Chemicals:  Workers can be exposed to a number of harmful chemicals used in the production process.  The most prevalent (and insidious) of these is hydrogen sulfide, or H2S.  H2S is a noxious gas produced naturally by bacteria present in crude oil.  At low concentrations, it has a strong rotten-egg smell, and is merely a nuisance.  At higher concentrations, however, it deadens the nerve endings in the nose to prevent being able to smell it.  This might be a welcome side effect, except that at still higher concentrations, it asphixiates you by paralyzing your diaphragm so you can't breathe!  To combat this threat, all personnel who work directly at the wellhead or in process facilities must wear electronic H2S detectors.  Other chemical hazards include biocide (used to kill H2S-producing bacteria), various drilling fluids, strong acids, explosives, corrosion inhibitors, and even some radioactive materials (used for downhole diagnostic work.)

- Moving Equipment:  Large trucks, cranes, rig hoists, forklifts, payloaders, snowblowers, graders, etc.

- Pressure: Most of the flowlines and wellheads are under tremendous pressure--sometimes up to 1.5 tons per square inch. (Sort of like working on a giant cast iron bomb.) Low pressure lines are actually a greater hazard, though. Low pressure tends to breed complacency, and any leaks in a low pressure line are not as obvious. Furthermore, a sudden release of low pressure at high volume can still do tremendous damage to nearby personnel and equipment.

- Weather:  Arctic weather is nothing to mess with!  Serious injury or death can easily result from not being prepared.  In winter, wind chills frequently dip below -50 F  (I personally have experienced a -101 F wind chill...but not for very long!!)  Outdoor workers are expected to function in wind chills of up to -70 F, but they are also expected to exercise common sense and warm up as often as needed--even if not much work gets done.  Getting frostbite will subject you to disciplinary action for your foolishness.  Blizzards are another common occurrence.  Since winter is mostly dark in Prudhoe, it doesn't take much for whiteout conditions to occur (where you can't see more than a few feet in front of you.)  Depending on visibility, travel may be restricted to convoy only, or banned outright for the duration of the 'blow'.

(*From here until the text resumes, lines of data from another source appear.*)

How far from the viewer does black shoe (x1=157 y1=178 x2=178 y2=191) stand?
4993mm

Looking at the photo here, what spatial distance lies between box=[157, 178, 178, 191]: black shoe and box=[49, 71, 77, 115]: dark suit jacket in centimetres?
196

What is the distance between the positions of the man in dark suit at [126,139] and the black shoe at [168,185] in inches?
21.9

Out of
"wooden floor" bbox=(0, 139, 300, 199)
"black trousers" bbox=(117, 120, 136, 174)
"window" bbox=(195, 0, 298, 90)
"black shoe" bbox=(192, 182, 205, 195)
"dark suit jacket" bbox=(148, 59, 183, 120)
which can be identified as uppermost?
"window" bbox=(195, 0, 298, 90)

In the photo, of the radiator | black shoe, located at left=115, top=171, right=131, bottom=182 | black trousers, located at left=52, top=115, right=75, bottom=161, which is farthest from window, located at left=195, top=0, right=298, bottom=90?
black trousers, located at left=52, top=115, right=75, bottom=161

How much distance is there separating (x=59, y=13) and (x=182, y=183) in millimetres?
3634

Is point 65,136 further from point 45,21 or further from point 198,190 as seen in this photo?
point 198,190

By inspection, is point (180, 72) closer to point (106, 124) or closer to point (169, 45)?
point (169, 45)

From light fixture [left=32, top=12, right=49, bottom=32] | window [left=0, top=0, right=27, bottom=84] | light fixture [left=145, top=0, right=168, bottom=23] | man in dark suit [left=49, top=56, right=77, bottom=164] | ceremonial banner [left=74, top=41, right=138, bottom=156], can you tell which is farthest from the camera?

You can just feel the cold looking at this picture...


Security guards in Prudhoe Bay do much more than just checking IDs.

If, despite your best efforts, you are injured on the job, the two companies each have a field hospital and can arrange medical evacuation to Fairbanks or Anchorage if necessary.

There is only one police officer on duty in all of Prudhoe Bay, and even he doesn't live there. Since the vast majority of the oilfield is privately leased, the oil companies have a private force of security officers to enforce order (they are also trained as paramedics.)

Everyone entering/leaving the oilfield must check in/out with security and declare their destination. This not only keeps the general public out of a dangerous area, but allows for accurate accounting of personnel in case of emergency.

In addition, the security officers' pickups have radar, and can pull you over for exceeding the 45 mph speed limit. When they issue you a ticket, it doesn't come with a fine, it's a disciplinary measure. If you get three within a year, they "run you off." (Oilfield slang for involuntary job termination.)